Effect of flight activity on descending activity in the contralateral cervical connective. (A, C) Preparation not flying (at rest); (B, D) preparation flying. The amount and duration of the descending activity evoked by the ultrasonic stimulus increase with increasing stimulus intensity during both flight and non-flight. The response during flight was greater than that during non-flight. (D) Ultrasound also affects EMG recording from the metathoracic wing depressor muscle. (A, B) Top trace, timing of ultrasonic stimulus; lower traces, extracellular recordings from the contralateral cervical connectives at four different stimulus intensities. (C, D) Top trace, timing of ultrasonic stimulus; middle trace, extracellular recording from the cervical connective; bottom trace, EMG recording from metathoracic wing depressor muscle (muscle 129a).

Fig. 2.

Effect of flight activity on descending activity in the contralateral cervical connective. (A, C) Preparation not flying (at rest); (B, D) preparation flying. The amount and duration of the descending activity evoked by the ultrasonic stimulus increase with increasing stimulus intensity during both flight and non-flight. The response during flight was greater than that during non-flight. (D) Ultrasound also affects EMG recording from the metathoracic wing depressor muscle. (A, B) Top trace, timing of ultrasonic stimulus; lower traces, extracellular recordings from the contralateral cervical connectives at four different stimulus intensities. (C, D) Top trace, timing of ultrasonic stimulus; middle trace, extracellular recording from the cervical connective; bottom trace, EMG recording from metathoracic wing depressor muscle (muscle 129a).

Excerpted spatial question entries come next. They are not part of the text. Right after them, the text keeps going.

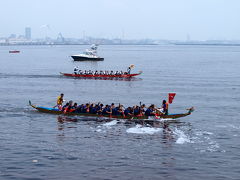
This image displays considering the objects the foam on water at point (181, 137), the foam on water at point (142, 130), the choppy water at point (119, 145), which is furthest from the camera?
the foam on water at point (142, 130)

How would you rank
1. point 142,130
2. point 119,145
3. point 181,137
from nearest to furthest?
point 119,145, point 181,137, point 142,130

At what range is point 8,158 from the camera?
28.0 m

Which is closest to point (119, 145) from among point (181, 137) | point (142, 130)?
point (142, 130)

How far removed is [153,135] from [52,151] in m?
9.77

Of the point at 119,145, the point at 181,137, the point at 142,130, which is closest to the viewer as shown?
the point at 119,145

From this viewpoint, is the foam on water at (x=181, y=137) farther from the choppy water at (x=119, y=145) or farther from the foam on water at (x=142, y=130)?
the foam on water at (x=142, y=130)

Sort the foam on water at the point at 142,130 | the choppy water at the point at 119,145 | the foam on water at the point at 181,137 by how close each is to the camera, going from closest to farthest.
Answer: the choppy water at the point at 119,145 < the foam on water at the point at 181,137 < the foam on water at the point at 142,130

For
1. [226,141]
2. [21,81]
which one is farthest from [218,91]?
[21,81]

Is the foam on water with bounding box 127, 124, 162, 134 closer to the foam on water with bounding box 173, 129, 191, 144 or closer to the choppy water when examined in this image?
the choppy water

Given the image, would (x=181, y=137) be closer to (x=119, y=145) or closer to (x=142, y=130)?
(x=142, y=130)

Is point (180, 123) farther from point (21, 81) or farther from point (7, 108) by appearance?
point (21, 81)

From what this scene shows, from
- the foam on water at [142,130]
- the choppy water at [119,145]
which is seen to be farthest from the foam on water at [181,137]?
the foam on water at [142,130]

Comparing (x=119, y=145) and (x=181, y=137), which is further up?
(x=181, y=137)

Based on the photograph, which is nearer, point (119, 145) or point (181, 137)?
point (119, 145)
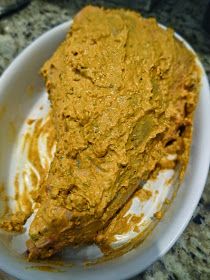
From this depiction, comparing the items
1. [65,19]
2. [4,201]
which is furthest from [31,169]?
[65,19]

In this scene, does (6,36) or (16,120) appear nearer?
(16,120)

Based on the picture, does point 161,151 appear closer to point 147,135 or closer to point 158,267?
point 147,135

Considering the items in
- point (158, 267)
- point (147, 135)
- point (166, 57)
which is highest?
point (166, 57)

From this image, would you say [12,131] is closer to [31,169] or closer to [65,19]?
[31,169]

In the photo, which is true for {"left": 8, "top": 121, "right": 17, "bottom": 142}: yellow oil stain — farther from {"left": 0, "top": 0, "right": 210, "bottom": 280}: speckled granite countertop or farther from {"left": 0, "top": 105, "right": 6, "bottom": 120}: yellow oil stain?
A: {"left": 0, "top": 0, "right": 210, "bottom": 280}: speckled granite countertop

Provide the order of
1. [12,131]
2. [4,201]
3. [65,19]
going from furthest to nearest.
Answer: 1. [65,19]
2. [12,131]
3. [4,201]

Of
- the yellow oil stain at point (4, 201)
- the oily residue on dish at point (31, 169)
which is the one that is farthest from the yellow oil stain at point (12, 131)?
the yellow oil stain at point (4, 201)

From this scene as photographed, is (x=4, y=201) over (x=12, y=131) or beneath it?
beneath

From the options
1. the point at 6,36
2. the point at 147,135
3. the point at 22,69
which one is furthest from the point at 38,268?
the point at 6,36

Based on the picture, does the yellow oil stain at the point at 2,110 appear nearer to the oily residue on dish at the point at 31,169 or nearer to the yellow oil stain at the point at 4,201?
the oily residue on dish at the point at 31,169

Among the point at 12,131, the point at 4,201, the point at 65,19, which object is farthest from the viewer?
the point at 65,19

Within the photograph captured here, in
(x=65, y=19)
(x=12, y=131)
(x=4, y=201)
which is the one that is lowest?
(x=4, y=201)
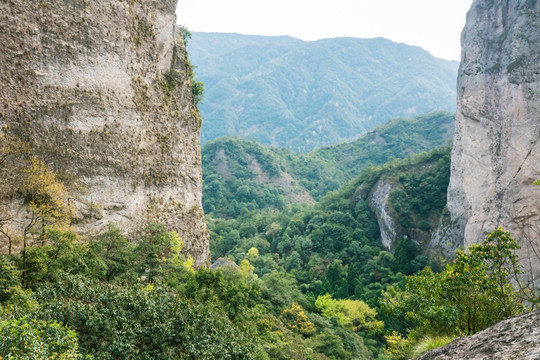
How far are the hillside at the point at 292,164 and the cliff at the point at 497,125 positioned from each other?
5907cm

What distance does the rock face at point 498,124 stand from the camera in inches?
1455

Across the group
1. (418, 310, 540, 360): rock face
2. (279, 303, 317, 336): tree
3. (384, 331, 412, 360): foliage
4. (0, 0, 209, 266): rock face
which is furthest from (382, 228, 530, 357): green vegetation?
(279, 303, 317, 336): tree

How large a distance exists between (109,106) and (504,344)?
843 inches

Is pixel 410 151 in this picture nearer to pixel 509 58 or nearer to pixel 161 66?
pixel 509 58

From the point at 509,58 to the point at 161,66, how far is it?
112 ft

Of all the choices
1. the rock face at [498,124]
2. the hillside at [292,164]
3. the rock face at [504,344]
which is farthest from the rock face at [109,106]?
the hillside at [292,164]

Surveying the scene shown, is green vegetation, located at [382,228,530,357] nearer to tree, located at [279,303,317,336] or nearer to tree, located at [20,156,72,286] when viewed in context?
tree, located at [20,156,72,286]

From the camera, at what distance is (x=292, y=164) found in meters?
126

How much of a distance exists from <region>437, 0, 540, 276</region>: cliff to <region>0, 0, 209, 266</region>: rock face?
90.9 feet

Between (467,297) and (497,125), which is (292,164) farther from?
(467,297)

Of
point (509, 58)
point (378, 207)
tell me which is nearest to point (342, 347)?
point (509, 58)

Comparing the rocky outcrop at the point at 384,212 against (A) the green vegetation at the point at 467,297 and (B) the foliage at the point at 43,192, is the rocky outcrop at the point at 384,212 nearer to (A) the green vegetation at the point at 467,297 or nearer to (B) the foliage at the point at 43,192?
(A) the green vegetation at the point at 467,297

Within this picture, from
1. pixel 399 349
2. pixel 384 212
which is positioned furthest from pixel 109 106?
pixel 384 212

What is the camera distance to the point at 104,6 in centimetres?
2212
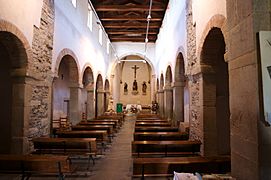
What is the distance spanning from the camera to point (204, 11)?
565cm

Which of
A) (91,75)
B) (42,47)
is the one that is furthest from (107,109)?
(42,47)

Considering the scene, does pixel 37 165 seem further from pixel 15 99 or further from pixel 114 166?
pixel 15 99

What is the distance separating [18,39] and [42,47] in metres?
1.45

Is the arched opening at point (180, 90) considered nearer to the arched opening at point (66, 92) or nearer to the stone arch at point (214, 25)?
the arched opening at point (66, 92)

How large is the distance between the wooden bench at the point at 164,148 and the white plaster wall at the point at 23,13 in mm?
3626

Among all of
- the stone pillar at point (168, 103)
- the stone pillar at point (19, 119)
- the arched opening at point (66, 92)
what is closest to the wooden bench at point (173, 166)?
the stone pillar at point (19, 119)

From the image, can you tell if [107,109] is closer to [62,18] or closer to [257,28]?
[62,18]

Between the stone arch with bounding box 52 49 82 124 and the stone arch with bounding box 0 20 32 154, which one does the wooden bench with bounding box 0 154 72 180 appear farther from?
the stone arch with bounding box 52 49 82 124

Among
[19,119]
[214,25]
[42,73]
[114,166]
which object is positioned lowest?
[114,166]

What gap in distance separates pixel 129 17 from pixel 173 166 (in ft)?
41.8

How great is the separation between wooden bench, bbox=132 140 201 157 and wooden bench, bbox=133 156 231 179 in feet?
4.48

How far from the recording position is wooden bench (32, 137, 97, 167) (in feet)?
18.4

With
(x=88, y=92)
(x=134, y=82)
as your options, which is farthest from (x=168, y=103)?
(x=134, y=82)

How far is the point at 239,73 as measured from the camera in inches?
106
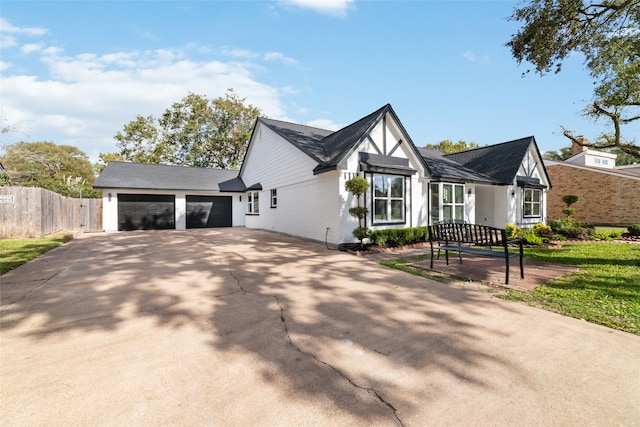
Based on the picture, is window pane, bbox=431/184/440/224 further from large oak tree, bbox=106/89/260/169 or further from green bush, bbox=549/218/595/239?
large oak tree, bbox=106/89/260/169

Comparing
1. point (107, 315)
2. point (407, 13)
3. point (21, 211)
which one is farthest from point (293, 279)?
point (21, 211)

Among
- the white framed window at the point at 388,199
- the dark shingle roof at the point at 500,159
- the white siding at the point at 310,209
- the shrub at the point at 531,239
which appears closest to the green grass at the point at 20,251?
the white siding at the point at 310,209

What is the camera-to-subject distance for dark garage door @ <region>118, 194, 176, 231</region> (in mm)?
17922

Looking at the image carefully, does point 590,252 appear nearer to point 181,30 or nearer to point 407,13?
point 407,13

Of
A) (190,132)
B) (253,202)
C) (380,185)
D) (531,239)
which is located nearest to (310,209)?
(380,185)

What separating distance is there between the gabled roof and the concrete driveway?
1448 cm

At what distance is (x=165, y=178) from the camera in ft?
65.6

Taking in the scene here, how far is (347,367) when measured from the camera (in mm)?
2721

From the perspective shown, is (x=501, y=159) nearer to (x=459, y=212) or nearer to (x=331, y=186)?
(x=459, y=212)

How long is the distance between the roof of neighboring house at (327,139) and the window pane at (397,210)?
2735 millimetres

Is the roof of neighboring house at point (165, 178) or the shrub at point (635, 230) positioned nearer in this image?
the shrub at point (635, 230)

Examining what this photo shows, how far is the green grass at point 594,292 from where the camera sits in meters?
3.91

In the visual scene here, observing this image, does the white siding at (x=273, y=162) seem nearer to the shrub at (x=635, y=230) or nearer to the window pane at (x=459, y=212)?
the window pane at (x=459, y=212)

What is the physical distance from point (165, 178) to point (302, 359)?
68.5 feet
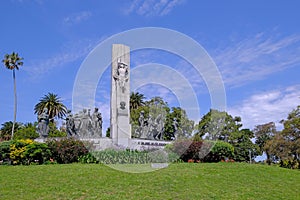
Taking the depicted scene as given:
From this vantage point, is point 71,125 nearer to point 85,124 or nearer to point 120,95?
point 85,124

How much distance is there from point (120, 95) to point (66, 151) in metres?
10.8

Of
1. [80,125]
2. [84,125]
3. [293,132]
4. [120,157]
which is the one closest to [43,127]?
[80,125]

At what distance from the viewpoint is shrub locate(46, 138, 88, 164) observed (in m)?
16.9

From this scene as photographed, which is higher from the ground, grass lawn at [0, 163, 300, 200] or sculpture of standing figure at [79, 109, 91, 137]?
sculpture of standing figure at [79, 109, 91, 137]

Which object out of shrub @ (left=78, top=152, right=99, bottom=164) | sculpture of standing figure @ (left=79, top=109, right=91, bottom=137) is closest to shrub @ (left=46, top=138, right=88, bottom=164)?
shrub @ (left=78, top=152, right=99, bottom=164)

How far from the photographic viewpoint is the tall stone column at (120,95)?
26000 mm

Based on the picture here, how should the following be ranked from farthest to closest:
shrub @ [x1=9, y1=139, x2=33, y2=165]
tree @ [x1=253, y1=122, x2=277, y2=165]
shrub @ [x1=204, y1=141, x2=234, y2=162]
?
1. tree @ [x1=253, y1=122, x2=277, y2=165]
2. shrub @ [x1=204, y1=141, x2=234, y2=162]
3. shrub @ [x1=9, y1=139, x2=33, y2=165]

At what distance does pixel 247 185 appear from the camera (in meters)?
11.7

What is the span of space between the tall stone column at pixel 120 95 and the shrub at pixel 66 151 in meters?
8.26

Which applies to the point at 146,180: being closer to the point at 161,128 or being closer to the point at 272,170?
the point at 272,170

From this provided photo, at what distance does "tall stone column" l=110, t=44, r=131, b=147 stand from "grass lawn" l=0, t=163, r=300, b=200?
41.8 feet

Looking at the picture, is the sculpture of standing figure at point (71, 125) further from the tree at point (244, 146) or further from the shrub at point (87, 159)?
the tree at point (244, 146)

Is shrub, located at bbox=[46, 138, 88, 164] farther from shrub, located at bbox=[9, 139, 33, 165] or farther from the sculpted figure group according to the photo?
the sculpted figure group

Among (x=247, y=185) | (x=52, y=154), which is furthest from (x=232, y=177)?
(x=52, y=154)
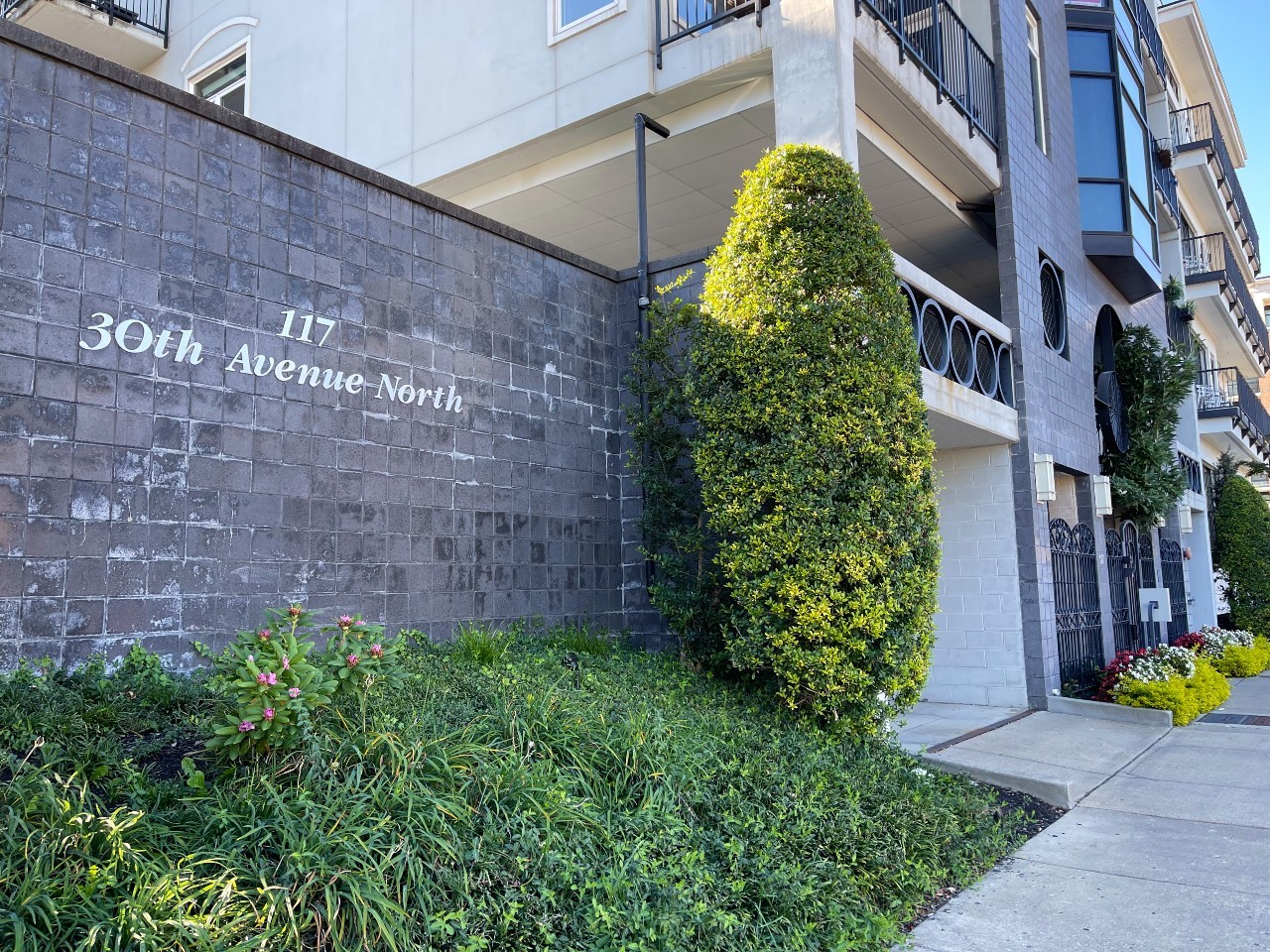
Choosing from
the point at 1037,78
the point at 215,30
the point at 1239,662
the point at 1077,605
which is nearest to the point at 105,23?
the point at 215,30

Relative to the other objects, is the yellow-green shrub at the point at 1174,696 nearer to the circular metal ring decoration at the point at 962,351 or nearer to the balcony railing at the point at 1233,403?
the circular metal ring decoration at the point at 962,351

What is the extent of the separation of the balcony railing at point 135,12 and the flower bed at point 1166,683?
15.3 metres

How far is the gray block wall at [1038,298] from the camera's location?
35.6 feet

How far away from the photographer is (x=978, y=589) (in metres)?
11.0

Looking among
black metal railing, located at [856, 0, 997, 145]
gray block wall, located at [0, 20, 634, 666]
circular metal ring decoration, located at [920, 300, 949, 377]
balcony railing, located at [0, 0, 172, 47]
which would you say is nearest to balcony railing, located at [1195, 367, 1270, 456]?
black metal railing, located at [856, 0, 997, 145]

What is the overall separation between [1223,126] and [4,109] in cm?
2788

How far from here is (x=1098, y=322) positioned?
15055 mm

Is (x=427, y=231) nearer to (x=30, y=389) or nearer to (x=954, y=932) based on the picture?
Answer: (x=30, y=389)

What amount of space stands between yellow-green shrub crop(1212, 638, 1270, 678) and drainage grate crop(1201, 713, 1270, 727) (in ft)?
15.3

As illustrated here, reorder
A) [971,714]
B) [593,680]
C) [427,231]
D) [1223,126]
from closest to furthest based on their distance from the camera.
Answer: [593,680] → [427,231] → [971,714] → [1223,126]

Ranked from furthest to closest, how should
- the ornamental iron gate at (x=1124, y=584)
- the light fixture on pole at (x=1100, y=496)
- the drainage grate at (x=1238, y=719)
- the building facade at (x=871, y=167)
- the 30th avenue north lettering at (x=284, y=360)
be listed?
the ornamental iron gate at (x=1124, y=584), the light fixture on pole at (x=1100, y=496), the drainage grate at (x=1238, y=719), the building facade at (x=871, y=167), the 30th avenue north lettering at (x=284, y=360)

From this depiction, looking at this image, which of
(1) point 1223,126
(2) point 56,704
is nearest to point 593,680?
(2) point 56,704

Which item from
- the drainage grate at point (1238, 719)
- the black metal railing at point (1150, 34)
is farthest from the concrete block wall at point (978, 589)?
the black metal railing at point (1150, 34)

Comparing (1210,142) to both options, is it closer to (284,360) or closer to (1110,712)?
(1110,712)
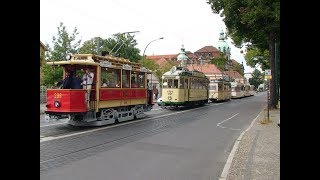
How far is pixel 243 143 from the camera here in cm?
1238

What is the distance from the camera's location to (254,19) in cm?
2616

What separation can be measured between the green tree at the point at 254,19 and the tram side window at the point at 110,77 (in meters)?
11.0

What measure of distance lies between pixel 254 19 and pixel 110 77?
12903mm

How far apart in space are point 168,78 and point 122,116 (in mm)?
11757

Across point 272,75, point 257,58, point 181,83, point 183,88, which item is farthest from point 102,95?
point 257,58

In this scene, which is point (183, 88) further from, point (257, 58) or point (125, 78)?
point (257, 58)

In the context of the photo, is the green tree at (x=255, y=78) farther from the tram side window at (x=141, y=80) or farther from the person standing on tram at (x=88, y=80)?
the person standing on tram at (x=88, y=80)

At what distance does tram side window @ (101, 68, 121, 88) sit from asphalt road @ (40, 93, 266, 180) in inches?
88.0

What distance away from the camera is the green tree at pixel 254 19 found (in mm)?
25719

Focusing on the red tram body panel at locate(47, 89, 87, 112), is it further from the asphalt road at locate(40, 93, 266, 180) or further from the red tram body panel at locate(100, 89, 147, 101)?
the red tram body panel at locate(100, 89, 147, 101)

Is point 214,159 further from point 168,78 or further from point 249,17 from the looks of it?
point 168,78
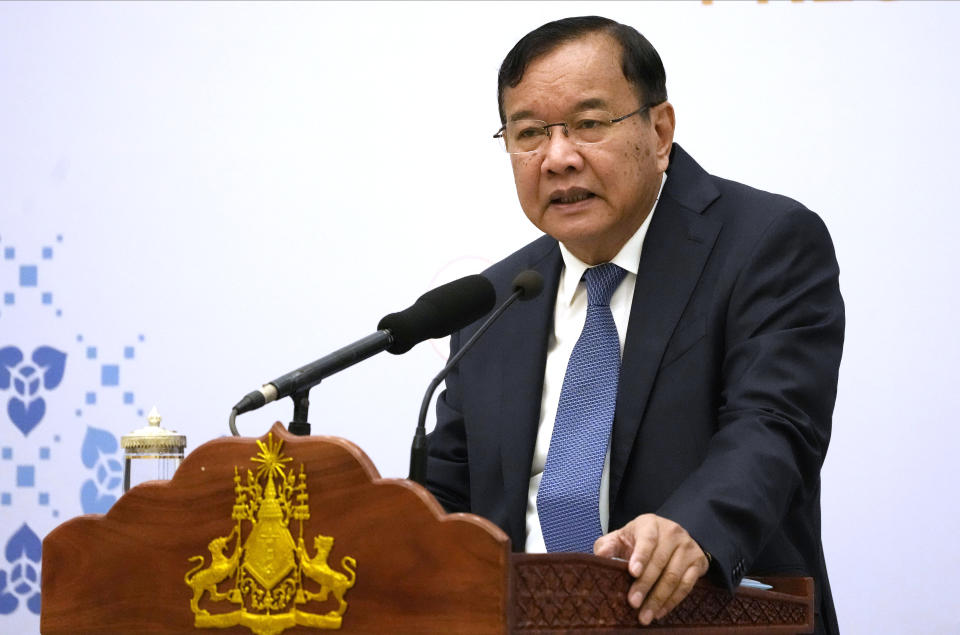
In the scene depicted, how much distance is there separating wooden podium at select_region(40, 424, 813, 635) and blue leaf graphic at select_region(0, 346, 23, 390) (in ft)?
7.11

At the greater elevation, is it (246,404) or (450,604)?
(246,404)

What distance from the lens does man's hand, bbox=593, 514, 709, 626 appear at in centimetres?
153

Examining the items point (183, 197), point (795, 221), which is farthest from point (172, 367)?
point (795, 221)

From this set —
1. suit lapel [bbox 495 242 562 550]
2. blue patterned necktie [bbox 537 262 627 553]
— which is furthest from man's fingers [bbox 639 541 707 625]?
suit lapel [bbox 495 242 562 550]

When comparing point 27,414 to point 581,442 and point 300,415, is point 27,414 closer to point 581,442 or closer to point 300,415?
point 581,442

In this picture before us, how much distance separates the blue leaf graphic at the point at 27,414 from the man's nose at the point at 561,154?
6.92 ft

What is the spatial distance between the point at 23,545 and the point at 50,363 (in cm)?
57

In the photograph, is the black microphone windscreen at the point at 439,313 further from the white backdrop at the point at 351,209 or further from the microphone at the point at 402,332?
the white backdrop at the point at 351,209

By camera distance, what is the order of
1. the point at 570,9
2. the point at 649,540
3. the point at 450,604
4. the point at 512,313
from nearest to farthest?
1. the point at 450,604
2. the point at 649,540
3. the point at 512,313
4. the point at 570,9

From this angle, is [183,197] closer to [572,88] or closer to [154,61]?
[154,61]

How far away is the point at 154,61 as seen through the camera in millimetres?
3760

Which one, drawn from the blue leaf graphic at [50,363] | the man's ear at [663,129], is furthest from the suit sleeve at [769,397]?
the blue leaf graphic at [50,363]

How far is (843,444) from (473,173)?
4.18ft

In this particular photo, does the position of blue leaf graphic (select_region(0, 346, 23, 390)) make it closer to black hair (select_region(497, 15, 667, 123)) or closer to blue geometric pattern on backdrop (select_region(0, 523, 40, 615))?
blue geometric pattern on backdrop (select_region(0, 523, 40, 615))
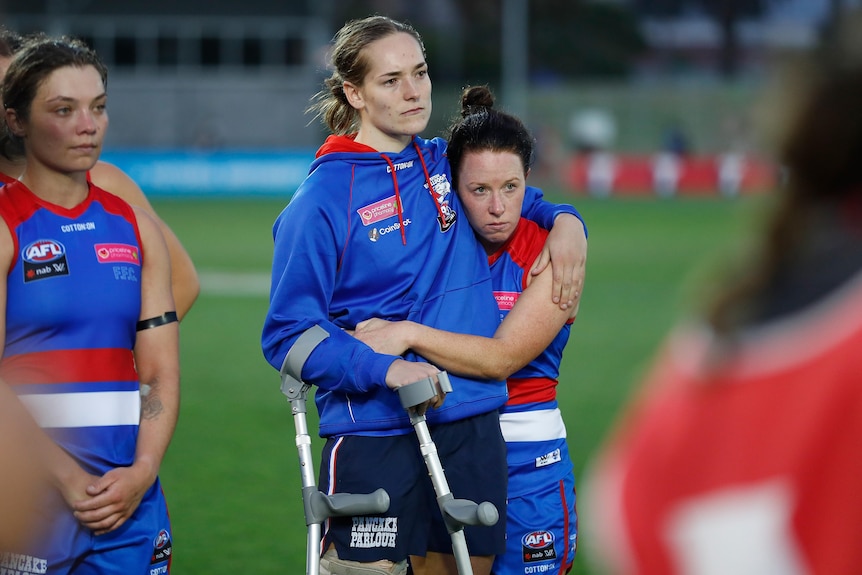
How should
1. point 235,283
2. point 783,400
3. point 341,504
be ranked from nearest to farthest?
1. point 783,400
2. point 341,504
3. point 235,283

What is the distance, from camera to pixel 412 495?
10.7 feet

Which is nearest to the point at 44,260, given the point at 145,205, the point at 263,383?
the point at 145,205

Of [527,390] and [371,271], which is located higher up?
[371,271]

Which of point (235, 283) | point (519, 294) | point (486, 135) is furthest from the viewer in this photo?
point (235, 283)

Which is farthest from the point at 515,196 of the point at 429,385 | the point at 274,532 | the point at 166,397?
the point at 274,532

Facilitation of descending ultrasound units during flight

In crickets, negative phonotaxis only occurs if the flight system is active. To determine if flight affects the amount of the descending activity evoked by ultrasound, we recorded extracellularly from the cut end of the contralateral cervical connective posterior to the subesophageal ganglion during flight and nonflight. When the cricket was not flying, a 30 kHz sound pulse elicited descending neural activity, and as stimulus intensity increased, progressively more descending units in the contralateral connective were recruited for a longer period of activity (Fig. 2A). During flight, the response recorded in the cervical connectives was even greater, both in the number of spikes activated and in the duration of the response, than during non-flight periods at all stimulus intensities (Fig. 2B). These changes were especially evident when we split the cervical connective with a sharpened tungsten wire and recorded from approximately half of it. Both the medial and the lateral halves of the connective contain identifiable single units which are more strongly activated by ultrasound during flight than during nonflight (Fig. 3). For example, in Fig. 3C, an ultrasound pulse at 90dB elicited three large spikes when the preparation was not flying. During flight, this same stimulus elicited at least 10 spikes in the connective and this unit was active twice as long as it was during non-flight (Fig. 3D).

Fig. 3.

Effect of ultrasound on descending units in the medial (A, B) and lateral (C, D) halves of the cervical connectives. (A, C) Non-flight; (B, D) flying. In both the medial and the lateral halves of the contralateral cervical connectives, flight increased both the amount and the duration of the descending activity evoked by the ultrasonic stimulus. In A and B dots identify the same unit. Notice that during flight this unit is activated at a lower threshold than during non-flight. (A–D) Top trace, timing of ultrasonic stimulus; lower traces, extracellular recording from split cervical connectives at four different stimulus intensities.

Fig. 3.

Effect of ultrasound on descending units in the medial (A, B) and lateral (C, D) halves of the cervical connectives. (A, C) Non-flight; (B, D) flying. In both the medial and the lateral halves of the contralateral cervical connectives, flight increased both the amount and the duration of the descending activity evoked by the ultrasonic stimulus. In A and B dots identify the same unit. Notice that during flight this unit is activated at a lower threshold than during non-flight. (A–D) Top trace, timing of ultrasonic stimulus; lower traces, extracellular recording from split cervical connectives at four different stimulus intensities.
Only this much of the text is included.